# START OF Extracted text

9.3 Professional formatting

Formatting is what differentiates an exploratory graph from one you would present to others. The customizations available via ggplot() are extensive. From color choices to marker shapes to line widths, you have options. Here, we will focus on a few key elements: descriptive text (e.g. titles), axis scales, and legends.

9.3.1 Titles and labels

Within the different plotting functions, you can specify the main title (ggtitle()), axis labels (e.g. xlab()), and more. As with other ggplot() elements, you add these with the plus sign (+). Choose simple, descriptive labels and titles.

# Scatter plot with title and axis labels
ggplot(data=dcps,aes(x=ProfMath,y=ProfLang)) +
  geom_point() +
  ggtitle("Math and Language Proficiency in DC Public Schools (2018)") +
  xlab("Grade-level proficient in Math (% tested)") +
  ylab("Grade-level proficient in Language (% tested)")

9.3.2 Axis options

Sometimes the axis scales that R chooses don’t make sense or fail to communicate effectively. In these cases, we want to format the endpoints, or limits, of each axis scale. The command scale_x_continuous() and scale_y_continuous() allow you to customize labeling and limits for each axis. As you might guess, these commands are intended for continuous variables. Parallel commands exist for other types, including scale_x_discrete(), scale_x_date(), and scale_x_binned(). Others support transformations of variables for display, like scale_x_log10(). Refer to the ggplot() documentation for more details.

In the example below, the arguments limits is used to set the minimum and maximum values displayed on each axis. Note that the limits need to be specified as a vector, e.g. by using the concatenate function c(). The argument breaks indicates which values are labeled on each axis. This argument also takes a vector. Here, we used the function seq() to create a vector of all values from 0 to 100 in increments of 10.

# END OF Extracted text

* [To be done]
A - List every function named in the ggplot formatting text whose name begins with "scale_".
B - Resume the ggplot formatting text after its final sentence.

# START OF Data segment

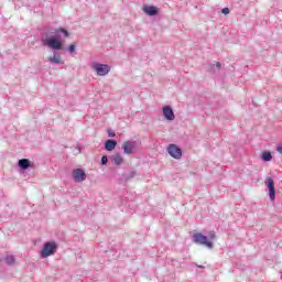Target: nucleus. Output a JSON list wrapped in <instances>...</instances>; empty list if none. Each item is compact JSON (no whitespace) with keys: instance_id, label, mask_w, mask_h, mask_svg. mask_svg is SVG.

# END OF Data segment

* [Outputs]
A -
- scale_x_continuous()
- scale_y_continuous()
- scale_x_discrete()
- scale_x_date()
- scale_x_binned()
- scale_x_log10()

B -
# Scatter plot with title and axis labels
ggplot(data=dcps,aes(x=ProfMath,y=ProfLang)) +
  geom_point() +
  ggtitle("Math and Language Proficiency in DC Public Schools (2018)") +
  xlab("Grade-level proficient in Math (% tested)") +
  ylab("Grade-level proficient in Language (% tested)") +
  scale_x_continuous(limits = c(0,100),breaks=seq(0,100,10)) +
  scale_y_continuous(limits = c(0,100),breaks=seq(0,100,10))

9.3.3 Legend options

When using the colour or fill aesthetics, ggplot() will automatically create a legend. You can manipulate the display of that legend using the commands scale_color_discrete() or scale_fill_discrete(). As you can see below, you can change the legend title with the argument name and the labels with the argument labels. Note that the labels argument also takes a vector, here produced with the concatenate function c().

# Scatter plot with title and axis labels
ggplot(data=dcps,aes(x=ProfMath,y=ProfLang,colour=SchType)) +
  geom_point() +
  ggtitle("Math and Language Proficiency in DC Public Schools (2018)") +
  xlab("Grade-level proficient in Math (% tested)") +
  ylab("Grade-level proficient in Language (% tested)") +
  scale_x_continuous(limits = c(0,100),breaks=seq(0,100,10)) +
  scale_y_continuous(limits = c(0,100),breaks=seq(0,100,10)) +
  scale_color_discrete(name=NULL,
                       labels=c("Grades 1-6","Grades 7-8","Grades 9-12"))